August 13, 2020 • PD Schloss • 9 min read

In past episodes of Code Club we haven’t spent much time talking about how to customize your bash environment. Perhaps you’ve already found how you can change the background and font colors using the themes that are built into the software. If you’re going to spend a lot of time looking at the screen, it’s nice to be able to create a pleasant working environment. Besides these aesthetic customizations, we can also customize the behavior of our command line environment to make it easier to interact with the command line.

In today’s episode we’ll see how we can modify the hidden .bashrc file that lives in your home directory. First, we’ll customize our command line environment by creating aliases that are words that stand in for other things. For example, if there are arguments that you always use when running a command, you can put that into an alias. By default R will prompt you to save your session and offer to load data from a previous session. Both practices are problematic from a reproducibility stand point because you may lose track of what variables were created previously. But we can create an alias that always tells R to turn off those features. Second, we’ll see how we can customize our prompt. I’ll share with you the code used to generate a prompt that will tell us the status of our project’s repository. In the exercises, I’ll encourage you to make your own customizations.
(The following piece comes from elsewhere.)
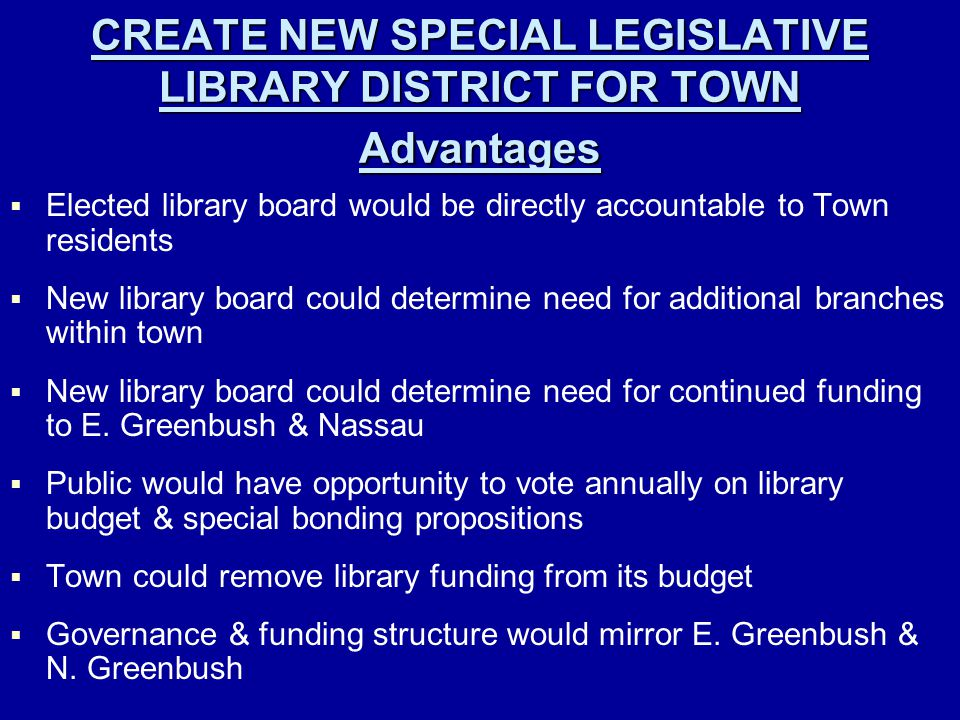 CREATE NEW SPECIAL LEGISLATIVE LIBRARY DISTRICT FOR TOWN Advantages   Elected library board would be directly accountable to Town residents   New library board could determine need for additional branches within town   New library board could determine need for continued funding to E.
An important point to remember in customizing our environment is that we don’t want those customizations to impact our actual analysis. This is because if you get my code and my code depends on the customizations, but I don’t give you those customization, then your version of the analysis will break. For example, imagine if were I create an alias for sed that is called sed, but runs sed -E. I might code my bash scripts in a way that assumes I always have access to the enhanced regular expressions. Now, you get a hold of my code and try to run those scripts. But it doesn’t work for you. Why? Because you don’t have the same sed alias that I have. We always want to be mindful of how much our bash scripts depend on our aliases.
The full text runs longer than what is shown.